:: Records for processing ::

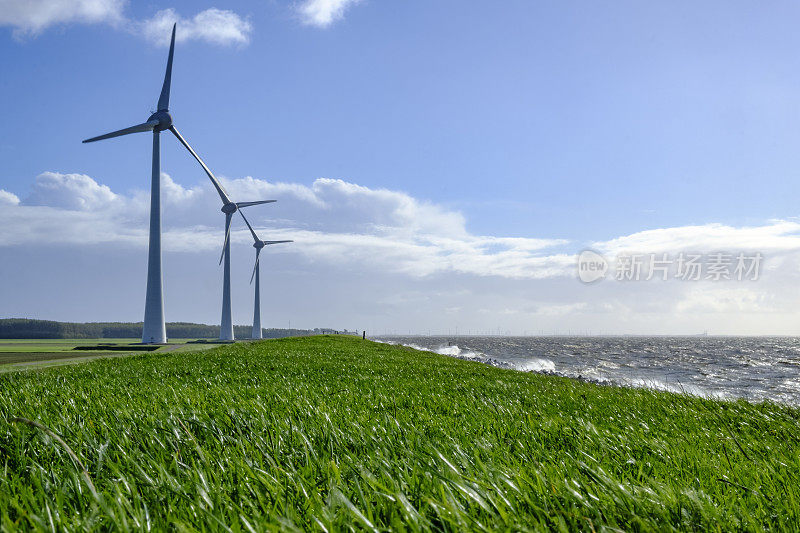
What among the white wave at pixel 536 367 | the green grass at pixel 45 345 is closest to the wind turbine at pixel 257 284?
the green grass at pixel 45 345

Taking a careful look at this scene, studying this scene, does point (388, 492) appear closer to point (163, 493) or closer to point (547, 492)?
point (547, 492)

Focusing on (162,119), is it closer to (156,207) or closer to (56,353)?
(156,207)

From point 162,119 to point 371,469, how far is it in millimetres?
64068

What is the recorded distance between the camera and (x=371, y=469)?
3.04 metres

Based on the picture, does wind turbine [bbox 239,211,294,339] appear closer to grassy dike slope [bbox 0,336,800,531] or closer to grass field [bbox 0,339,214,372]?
grass field [bbox 0,339,214,372]

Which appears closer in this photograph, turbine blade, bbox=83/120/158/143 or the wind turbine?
turbine blade, bbox=83/120/158/143

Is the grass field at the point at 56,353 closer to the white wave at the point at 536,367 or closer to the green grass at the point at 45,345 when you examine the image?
the green grass at the point at 45,345

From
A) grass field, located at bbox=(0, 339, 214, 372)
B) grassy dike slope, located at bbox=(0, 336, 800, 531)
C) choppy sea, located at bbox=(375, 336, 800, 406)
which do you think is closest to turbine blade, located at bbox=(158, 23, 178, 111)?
grass field, located at bbox=(0, 339, 214, 372)

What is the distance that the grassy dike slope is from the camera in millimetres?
2166

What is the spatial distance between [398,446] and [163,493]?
1.94m

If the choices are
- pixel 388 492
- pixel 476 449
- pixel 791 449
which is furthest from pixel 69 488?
pixel 791 449

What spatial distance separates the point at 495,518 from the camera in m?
2.08

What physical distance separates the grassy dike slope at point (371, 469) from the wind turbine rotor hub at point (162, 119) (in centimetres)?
5784

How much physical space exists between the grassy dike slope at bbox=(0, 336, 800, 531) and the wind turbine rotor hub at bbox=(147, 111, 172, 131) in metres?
57.8
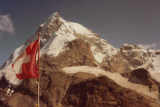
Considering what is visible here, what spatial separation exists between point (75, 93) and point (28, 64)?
46335 millimetres

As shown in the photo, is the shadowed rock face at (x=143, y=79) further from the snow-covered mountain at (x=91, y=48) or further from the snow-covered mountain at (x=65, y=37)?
the snow-covered mountain at (x=65, y=37)

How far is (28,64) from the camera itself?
58.0 ft

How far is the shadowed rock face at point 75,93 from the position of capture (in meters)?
55.5

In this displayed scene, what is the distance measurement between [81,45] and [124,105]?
Result: 41445 millimetres

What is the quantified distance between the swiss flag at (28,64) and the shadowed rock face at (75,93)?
131 feet

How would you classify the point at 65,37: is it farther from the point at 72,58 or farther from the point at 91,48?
the point at 91,48

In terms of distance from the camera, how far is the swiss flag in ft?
57.1

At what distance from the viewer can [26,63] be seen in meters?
17.8

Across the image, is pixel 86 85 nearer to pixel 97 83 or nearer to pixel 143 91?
pixel 97 83

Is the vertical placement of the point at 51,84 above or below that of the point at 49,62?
below

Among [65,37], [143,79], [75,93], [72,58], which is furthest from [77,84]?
[65,37]

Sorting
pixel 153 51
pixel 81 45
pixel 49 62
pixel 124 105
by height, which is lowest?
pixel 124 105

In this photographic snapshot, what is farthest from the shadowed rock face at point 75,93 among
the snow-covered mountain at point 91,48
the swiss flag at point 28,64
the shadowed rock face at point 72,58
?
the swiss flag at point 28,64

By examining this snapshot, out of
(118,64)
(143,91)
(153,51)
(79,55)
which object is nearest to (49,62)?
(79,55)
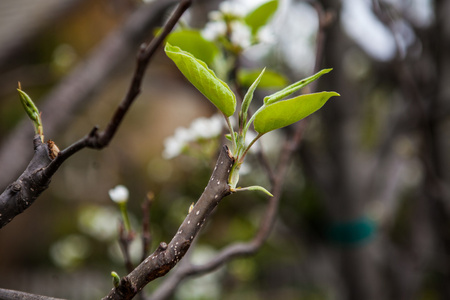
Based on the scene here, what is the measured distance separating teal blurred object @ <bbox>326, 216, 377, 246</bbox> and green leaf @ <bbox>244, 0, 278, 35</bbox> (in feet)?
3.22

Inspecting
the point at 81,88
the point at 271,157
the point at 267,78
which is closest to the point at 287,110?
the point at 267,78

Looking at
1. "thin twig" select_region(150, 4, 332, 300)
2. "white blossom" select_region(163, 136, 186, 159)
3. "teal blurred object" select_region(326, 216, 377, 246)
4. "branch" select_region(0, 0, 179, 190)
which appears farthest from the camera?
"teal blurred object" select_region(326, 216, 377, 246)

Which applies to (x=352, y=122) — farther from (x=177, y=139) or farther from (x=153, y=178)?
(x=153, y=178)

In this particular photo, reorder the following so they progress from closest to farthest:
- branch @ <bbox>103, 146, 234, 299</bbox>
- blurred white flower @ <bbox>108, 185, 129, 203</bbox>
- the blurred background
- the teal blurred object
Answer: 1. branch @ <bbox>103, 146, 234, 299</bbox>
2. blurred white flower @ <bbox>108, 185, 129, 203</bbox>
3. the blurred background
4. the teal blurred object

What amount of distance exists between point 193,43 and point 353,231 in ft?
3.50

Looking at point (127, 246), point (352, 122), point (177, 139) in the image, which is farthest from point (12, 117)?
point (127, 246)

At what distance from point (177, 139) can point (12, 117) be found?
7.32 feet

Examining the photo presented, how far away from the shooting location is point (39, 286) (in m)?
2.66

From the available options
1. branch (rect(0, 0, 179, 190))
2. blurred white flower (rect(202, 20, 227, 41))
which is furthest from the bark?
branch (rect(0, 0, 179, 190))

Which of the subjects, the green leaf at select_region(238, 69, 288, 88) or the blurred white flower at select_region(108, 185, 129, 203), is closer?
the blurred white flower at select_region(108, 185, 129, 203)

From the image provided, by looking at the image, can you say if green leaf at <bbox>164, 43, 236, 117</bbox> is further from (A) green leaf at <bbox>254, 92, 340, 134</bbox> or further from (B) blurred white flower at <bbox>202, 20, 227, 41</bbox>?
(B) blurred white flower at <bbox>202, 20, 227, 41</bbox>

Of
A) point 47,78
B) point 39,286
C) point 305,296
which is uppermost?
point 47,78

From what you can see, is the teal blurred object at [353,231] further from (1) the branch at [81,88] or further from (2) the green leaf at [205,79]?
(2) the green leaf at [205,79]

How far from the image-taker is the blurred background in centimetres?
126
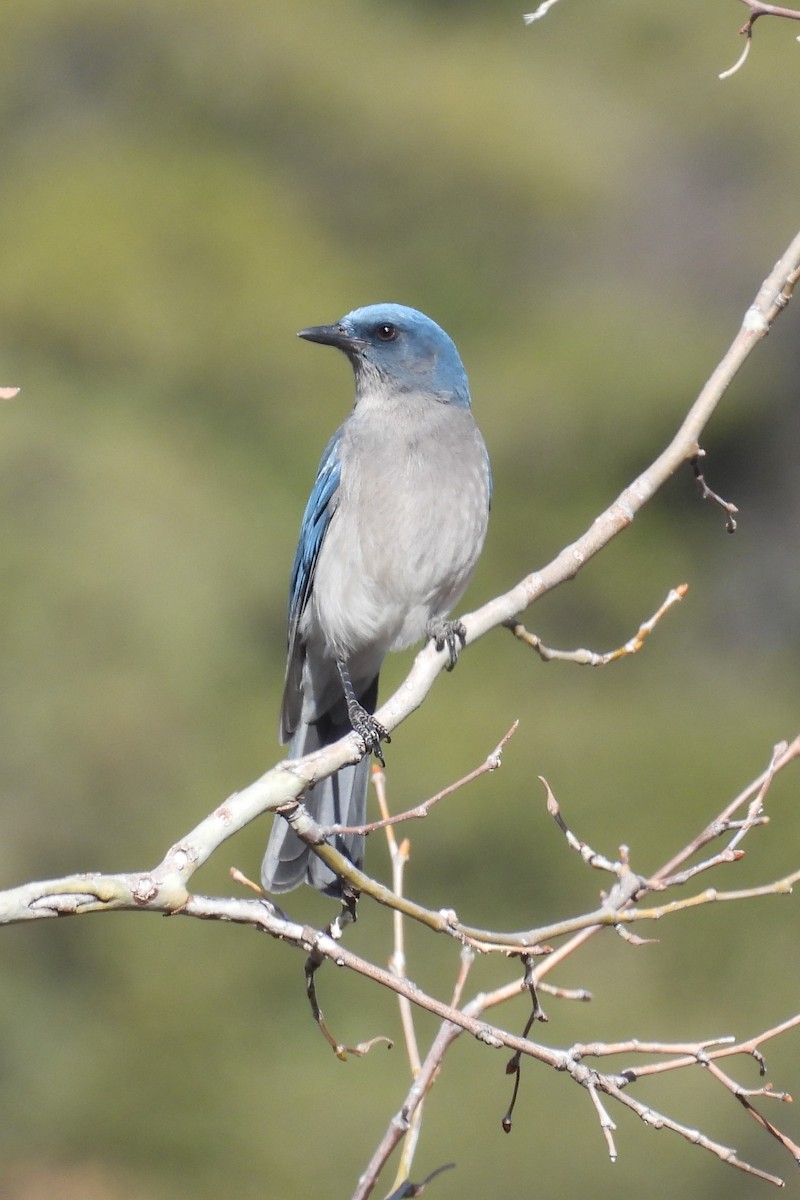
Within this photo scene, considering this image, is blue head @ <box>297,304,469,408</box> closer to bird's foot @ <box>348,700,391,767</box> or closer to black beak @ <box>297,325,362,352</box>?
black beak @ <box>297,325,362,352</box>

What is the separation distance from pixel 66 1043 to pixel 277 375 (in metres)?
7.83

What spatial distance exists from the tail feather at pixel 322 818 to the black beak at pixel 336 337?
4.37 feet

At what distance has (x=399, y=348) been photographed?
6207 millimetres

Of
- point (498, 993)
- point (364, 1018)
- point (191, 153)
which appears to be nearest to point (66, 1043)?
point (364, 1018)

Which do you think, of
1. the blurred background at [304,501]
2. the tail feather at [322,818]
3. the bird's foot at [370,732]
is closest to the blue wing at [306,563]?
the tail feather at [322,818]

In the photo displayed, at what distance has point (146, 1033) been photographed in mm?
12016

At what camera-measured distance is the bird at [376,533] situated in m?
5.79

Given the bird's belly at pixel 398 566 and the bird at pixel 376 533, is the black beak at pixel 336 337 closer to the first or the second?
the bird at pixel 376 533

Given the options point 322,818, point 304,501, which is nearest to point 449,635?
point 322,818

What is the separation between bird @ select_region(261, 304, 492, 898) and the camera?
19.0 ft

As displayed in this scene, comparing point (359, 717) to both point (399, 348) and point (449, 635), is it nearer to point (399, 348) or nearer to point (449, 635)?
point (449, 635)

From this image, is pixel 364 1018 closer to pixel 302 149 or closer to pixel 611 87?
pixel 302 149

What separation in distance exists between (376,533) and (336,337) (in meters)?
0.85


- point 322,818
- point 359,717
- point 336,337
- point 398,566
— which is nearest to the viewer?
point 359,717
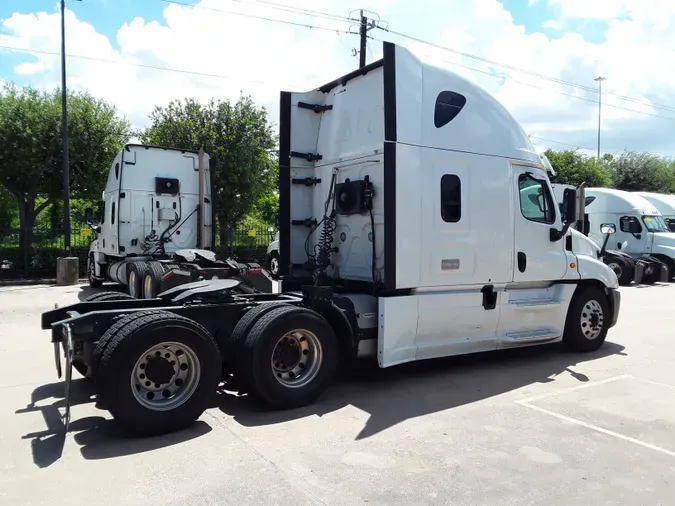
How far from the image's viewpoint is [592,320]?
26.4 feet

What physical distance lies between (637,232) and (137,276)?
18210mm

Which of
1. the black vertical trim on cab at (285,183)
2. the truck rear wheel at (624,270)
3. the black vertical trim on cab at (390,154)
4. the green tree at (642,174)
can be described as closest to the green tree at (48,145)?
the black vertical trim on cab at (285,183)

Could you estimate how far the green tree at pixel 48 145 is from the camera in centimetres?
1967

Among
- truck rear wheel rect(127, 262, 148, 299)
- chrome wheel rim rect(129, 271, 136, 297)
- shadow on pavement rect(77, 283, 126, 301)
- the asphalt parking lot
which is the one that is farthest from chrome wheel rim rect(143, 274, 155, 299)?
shadow on pavement rect(77, 283, 126, 301)

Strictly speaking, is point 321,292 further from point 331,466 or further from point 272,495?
point 272,495

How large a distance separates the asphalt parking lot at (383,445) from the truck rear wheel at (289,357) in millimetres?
219

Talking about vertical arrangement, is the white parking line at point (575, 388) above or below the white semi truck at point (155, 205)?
below

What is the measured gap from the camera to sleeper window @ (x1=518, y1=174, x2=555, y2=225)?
7238mm

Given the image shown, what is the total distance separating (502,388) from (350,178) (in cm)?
312

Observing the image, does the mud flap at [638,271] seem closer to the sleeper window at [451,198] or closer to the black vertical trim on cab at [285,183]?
the sleeper window at [451,198]

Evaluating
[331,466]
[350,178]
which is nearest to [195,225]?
[350,178]

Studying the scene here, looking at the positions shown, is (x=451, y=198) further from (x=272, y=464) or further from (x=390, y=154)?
(x=272, y=464)

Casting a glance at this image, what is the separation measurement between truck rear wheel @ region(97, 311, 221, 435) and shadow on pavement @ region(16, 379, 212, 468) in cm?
11

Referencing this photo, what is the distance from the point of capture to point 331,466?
13.6ft
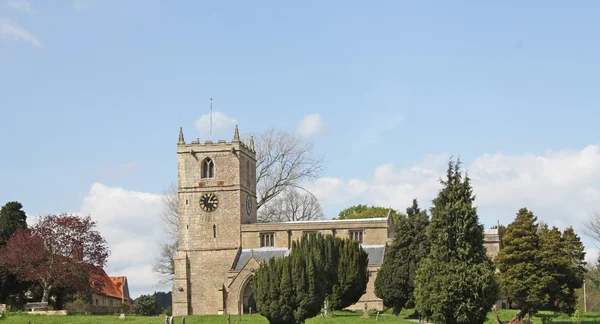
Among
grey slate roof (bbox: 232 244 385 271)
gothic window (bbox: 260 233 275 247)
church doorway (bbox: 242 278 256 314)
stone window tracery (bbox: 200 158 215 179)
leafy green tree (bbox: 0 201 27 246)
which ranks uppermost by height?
stone window tracery (bbox: 200 158 215 179)

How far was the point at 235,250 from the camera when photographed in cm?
6919

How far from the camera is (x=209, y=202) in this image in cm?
6994

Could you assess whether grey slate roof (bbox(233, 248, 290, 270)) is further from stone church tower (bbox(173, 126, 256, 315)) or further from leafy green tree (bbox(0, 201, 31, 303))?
leafy green tree (bbox(0, 201, 31, 303))

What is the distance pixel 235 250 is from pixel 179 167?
7.10 metres

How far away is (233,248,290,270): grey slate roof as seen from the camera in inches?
2677

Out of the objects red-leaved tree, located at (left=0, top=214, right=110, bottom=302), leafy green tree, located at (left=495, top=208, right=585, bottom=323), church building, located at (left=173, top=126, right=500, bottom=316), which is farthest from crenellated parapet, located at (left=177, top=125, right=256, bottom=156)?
leafy green tree, located at (left=495, top=208, right=585, bottom=323)

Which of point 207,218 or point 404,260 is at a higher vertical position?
point 207,218

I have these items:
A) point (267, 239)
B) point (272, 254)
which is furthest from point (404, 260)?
point (267, 239)

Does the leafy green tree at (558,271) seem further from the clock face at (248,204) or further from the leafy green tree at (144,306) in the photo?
the leafy green tree at (144,306)

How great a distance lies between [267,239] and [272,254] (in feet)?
4.29

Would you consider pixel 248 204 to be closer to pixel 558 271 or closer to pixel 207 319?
pixel 207 319

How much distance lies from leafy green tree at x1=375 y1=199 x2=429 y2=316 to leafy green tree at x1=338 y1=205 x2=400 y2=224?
25.6 meters

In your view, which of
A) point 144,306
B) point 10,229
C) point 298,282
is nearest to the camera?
point 298,282

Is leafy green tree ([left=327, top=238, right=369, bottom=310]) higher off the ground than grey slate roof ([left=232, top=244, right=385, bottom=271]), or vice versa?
grey slate roof ([left=232, top=244, right=385, bottom=271])
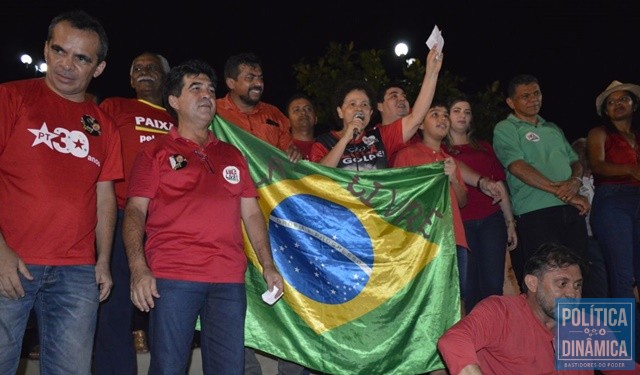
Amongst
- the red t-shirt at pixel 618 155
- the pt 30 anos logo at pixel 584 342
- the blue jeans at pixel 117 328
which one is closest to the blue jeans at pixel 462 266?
the pt 30 anos logo at pixel 584 342

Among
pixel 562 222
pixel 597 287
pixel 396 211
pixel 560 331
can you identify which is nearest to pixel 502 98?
pixel 597 287

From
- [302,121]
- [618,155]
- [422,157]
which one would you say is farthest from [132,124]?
[618,155]

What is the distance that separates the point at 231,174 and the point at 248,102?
185 cm

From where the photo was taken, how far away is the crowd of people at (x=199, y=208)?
3.64 m

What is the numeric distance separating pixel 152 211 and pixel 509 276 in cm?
404

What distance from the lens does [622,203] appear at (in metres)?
6.05

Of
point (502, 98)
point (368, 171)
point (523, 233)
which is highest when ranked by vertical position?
point (502, 98)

:::

• _Work to complete_
Rewrite the part of the listing above from the line with "How far was" up to and including the line with "7.10 metres", changing "camera" to "lens" and leaving everything else unchanged.

• _Final result_
How far was the point at 235,250 from the lens when photographed in cm?
6919

How far from the lens is (x=209, y=202) in this image in cm?
6994

Could you assess whether grey slate roof (bbox(233, 248, 290, 270)) is further from stone church tower (bbox(173, 126, 256, 315)) or further from leafy green tree (bbox(0, 201, 31, 303))?
leafy green tree (bbox(0, 201, 31, 303))

What is the distance pixel 235 250 is from pixel 179 167?
7.10 metres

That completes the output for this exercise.